[Start Given records]
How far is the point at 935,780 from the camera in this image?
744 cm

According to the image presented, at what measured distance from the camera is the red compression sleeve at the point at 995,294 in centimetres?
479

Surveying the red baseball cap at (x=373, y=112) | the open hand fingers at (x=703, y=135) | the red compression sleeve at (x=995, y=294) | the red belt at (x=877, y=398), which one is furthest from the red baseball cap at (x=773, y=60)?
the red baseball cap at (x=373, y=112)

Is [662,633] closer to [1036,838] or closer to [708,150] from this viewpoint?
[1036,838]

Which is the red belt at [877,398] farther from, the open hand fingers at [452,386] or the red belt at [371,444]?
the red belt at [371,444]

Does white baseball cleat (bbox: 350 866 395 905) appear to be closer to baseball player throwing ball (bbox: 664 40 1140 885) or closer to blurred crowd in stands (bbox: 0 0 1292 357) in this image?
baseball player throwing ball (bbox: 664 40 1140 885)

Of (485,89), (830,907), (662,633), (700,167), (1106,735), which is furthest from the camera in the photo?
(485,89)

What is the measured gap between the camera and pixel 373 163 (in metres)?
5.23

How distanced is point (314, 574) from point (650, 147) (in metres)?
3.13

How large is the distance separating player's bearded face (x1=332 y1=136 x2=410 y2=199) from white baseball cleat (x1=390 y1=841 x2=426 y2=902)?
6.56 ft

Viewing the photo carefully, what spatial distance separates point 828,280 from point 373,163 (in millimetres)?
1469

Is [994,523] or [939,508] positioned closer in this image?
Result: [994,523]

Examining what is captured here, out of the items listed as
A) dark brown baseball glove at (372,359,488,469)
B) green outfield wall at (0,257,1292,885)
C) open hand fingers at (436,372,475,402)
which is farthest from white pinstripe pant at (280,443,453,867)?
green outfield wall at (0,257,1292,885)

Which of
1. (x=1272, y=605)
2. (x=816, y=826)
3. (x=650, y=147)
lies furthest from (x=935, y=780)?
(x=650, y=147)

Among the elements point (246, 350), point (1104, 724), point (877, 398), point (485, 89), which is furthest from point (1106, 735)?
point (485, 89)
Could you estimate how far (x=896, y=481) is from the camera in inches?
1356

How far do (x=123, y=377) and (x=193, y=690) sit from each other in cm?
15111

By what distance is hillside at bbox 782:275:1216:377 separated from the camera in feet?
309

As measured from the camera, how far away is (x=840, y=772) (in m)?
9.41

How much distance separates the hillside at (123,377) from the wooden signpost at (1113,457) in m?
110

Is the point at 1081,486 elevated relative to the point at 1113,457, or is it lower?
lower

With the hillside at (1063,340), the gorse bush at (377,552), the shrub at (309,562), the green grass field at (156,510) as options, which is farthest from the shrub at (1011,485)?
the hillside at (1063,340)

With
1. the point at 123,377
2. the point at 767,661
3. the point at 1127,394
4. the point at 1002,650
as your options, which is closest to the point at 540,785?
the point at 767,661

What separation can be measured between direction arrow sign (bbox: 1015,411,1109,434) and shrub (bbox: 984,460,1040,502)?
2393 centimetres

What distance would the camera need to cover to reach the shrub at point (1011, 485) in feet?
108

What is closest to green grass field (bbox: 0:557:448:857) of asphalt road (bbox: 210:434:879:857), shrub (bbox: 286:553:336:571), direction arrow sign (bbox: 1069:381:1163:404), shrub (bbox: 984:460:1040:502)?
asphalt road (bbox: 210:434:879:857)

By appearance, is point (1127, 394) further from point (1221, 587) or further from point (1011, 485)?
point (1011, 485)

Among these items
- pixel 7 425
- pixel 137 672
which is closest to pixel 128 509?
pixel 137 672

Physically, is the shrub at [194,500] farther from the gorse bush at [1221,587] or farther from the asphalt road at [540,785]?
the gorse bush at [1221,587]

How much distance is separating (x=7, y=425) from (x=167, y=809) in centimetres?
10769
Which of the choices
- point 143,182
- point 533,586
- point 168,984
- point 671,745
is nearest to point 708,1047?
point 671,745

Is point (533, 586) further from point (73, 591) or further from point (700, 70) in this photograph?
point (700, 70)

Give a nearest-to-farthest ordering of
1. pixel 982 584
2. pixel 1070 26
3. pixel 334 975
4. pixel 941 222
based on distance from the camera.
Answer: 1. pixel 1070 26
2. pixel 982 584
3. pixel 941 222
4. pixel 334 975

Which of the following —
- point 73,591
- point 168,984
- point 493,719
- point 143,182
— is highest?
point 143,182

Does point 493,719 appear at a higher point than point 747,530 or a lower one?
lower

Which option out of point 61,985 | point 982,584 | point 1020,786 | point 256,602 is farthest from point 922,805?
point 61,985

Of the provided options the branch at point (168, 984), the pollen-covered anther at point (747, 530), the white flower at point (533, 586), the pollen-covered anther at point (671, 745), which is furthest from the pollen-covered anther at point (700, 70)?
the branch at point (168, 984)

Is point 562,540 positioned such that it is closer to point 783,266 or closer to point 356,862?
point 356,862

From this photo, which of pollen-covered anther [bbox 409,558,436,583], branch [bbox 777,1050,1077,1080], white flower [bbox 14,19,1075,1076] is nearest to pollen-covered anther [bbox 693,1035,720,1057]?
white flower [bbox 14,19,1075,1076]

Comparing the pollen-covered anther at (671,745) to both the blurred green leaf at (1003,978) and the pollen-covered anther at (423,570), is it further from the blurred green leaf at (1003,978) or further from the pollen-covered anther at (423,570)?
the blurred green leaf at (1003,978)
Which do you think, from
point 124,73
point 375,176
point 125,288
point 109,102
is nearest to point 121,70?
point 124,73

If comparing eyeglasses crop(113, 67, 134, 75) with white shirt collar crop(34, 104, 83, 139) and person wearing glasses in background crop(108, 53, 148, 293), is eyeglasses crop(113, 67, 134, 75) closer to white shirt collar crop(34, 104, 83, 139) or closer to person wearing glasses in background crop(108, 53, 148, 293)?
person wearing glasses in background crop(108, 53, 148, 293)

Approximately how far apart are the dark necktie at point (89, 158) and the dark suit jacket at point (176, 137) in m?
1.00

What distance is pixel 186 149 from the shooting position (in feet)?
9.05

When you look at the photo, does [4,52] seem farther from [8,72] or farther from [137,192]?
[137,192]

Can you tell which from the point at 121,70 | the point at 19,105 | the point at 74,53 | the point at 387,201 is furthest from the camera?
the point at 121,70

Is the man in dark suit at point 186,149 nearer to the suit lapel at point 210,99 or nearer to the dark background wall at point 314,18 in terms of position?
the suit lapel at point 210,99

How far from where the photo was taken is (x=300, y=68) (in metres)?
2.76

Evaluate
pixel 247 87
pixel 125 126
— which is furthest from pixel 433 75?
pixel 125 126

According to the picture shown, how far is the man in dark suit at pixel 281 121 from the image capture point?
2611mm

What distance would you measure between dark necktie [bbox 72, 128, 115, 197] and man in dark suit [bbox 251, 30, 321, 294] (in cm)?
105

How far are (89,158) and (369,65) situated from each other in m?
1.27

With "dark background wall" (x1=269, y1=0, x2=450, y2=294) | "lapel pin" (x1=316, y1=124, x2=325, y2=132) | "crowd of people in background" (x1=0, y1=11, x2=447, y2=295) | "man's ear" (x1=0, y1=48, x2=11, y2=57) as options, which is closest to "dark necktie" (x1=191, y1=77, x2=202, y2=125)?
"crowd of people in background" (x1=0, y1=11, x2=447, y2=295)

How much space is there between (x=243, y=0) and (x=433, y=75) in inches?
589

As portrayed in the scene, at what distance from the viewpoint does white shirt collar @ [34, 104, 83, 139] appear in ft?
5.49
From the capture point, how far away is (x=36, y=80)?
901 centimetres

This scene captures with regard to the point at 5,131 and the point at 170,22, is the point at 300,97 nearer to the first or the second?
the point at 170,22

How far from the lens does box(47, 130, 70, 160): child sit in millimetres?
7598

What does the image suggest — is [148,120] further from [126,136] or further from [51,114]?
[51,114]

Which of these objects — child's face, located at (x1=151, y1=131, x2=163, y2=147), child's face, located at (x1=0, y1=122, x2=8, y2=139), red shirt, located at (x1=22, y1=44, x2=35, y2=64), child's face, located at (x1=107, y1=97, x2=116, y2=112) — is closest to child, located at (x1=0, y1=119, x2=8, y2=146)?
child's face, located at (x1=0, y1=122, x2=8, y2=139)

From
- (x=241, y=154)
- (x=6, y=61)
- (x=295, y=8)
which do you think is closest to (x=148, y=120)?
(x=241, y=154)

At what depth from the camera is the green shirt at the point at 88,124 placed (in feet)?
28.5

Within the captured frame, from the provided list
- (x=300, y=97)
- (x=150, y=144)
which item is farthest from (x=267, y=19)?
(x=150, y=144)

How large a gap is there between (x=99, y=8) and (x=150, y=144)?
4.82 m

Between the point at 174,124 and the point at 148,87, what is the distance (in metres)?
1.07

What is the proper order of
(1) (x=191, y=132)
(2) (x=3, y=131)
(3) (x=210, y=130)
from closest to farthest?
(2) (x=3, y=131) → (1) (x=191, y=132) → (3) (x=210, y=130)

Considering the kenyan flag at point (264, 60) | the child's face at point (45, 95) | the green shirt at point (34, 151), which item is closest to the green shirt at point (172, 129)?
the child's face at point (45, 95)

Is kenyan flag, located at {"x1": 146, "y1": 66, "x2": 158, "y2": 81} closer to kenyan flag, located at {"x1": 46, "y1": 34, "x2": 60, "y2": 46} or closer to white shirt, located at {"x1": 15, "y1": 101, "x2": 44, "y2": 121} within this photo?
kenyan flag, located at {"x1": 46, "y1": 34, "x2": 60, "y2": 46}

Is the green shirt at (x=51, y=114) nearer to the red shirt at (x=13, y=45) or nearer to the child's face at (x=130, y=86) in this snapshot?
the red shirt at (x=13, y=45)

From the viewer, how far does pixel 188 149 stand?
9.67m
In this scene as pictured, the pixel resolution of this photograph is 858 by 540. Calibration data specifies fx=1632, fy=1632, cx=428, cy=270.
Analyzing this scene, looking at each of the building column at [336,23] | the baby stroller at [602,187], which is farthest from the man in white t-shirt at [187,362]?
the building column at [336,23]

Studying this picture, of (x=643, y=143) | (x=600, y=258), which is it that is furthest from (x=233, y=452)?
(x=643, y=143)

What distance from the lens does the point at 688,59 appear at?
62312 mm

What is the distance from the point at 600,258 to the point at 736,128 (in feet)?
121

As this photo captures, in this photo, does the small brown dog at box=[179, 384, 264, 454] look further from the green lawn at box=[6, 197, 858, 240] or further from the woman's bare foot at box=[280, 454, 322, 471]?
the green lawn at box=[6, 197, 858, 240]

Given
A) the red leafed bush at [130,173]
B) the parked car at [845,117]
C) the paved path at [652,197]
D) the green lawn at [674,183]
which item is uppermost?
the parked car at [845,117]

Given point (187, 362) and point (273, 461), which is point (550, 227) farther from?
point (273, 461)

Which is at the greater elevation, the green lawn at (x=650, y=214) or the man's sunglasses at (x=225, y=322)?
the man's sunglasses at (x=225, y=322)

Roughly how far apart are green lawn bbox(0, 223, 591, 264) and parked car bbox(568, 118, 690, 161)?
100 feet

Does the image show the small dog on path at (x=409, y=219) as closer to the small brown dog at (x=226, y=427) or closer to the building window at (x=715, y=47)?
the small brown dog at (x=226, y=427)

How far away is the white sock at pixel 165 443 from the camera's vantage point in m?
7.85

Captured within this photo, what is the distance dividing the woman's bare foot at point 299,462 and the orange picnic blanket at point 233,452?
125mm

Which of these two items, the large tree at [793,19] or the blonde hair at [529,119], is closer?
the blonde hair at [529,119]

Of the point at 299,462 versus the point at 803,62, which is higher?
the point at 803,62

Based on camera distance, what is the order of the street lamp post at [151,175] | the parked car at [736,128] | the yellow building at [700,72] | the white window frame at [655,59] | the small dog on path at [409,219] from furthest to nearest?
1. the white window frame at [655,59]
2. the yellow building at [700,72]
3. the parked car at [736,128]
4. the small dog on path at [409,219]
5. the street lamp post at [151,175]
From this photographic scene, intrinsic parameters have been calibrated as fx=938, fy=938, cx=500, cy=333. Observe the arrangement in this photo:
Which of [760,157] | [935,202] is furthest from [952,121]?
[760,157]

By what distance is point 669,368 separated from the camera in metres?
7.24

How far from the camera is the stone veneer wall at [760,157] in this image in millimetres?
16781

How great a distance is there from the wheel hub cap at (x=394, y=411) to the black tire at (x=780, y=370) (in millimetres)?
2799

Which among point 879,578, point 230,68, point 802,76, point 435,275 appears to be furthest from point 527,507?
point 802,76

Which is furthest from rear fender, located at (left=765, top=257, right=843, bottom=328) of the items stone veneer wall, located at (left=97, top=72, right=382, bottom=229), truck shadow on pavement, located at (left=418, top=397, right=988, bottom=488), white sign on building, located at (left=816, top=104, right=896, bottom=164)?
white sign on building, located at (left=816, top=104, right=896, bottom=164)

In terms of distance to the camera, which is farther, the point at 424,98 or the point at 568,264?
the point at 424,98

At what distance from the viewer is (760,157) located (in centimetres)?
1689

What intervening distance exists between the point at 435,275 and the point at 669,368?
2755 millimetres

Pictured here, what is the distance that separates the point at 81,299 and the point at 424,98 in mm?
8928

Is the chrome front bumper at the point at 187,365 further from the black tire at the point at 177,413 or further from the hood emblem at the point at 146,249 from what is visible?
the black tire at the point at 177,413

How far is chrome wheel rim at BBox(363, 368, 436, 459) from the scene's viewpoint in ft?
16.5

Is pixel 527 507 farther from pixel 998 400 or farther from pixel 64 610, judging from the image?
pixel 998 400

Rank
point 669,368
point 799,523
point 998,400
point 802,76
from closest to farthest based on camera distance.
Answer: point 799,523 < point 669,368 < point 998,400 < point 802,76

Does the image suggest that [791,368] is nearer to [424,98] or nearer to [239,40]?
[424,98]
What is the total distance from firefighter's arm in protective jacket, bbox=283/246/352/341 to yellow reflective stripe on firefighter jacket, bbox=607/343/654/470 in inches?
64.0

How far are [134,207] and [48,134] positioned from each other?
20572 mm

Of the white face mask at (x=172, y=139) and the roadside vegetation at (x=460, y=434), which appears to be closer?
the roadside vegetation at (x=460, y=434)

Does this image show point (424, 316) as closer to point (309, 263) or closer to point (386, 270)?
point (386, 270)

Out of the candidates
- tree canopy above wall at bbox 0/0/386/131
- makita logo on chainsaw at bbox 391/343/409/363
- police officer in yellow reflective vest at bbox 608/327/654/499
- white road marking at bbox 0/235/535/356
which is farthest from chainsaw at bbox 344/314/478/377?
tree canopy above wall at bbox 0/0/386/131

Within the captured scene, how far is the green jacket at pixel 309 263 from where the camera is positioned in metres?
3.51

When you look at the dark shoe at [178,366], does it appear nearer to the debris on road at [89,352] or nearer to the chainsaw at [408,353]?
[End Given records]
_Instruction:_
Copy out exactly the lines between the line with "Does this image" and the last line of the entries, counting both of those lines.

_Solution to this exercise:_
Does this image show point (424, 316) as closer to point (309, 263) or closer to point (386, 270)?
point (386, 270)

Out of the candidates
- tree canopy above wall at bbox 0/0/386/131
- makita logo on chainsaw at bbox 391/343/409/363
- police officer in yellow reflective vest at bbox 608/327/654/499
- white road marking at bbox 0/235/535/356
which is farthest from chainsaw at bbox 344/314/478/377?
tree canopy above wall at bbox 0/0/386/131

Within the captured scene, how far is the green jacket at pixel 309 263 from where the camera is positioned in metres?
3.51

When you look at the dark shoe at [178,366], does it appear nearer to the debris on road at [89,352] or nearer to the chainsaw at [408,353]?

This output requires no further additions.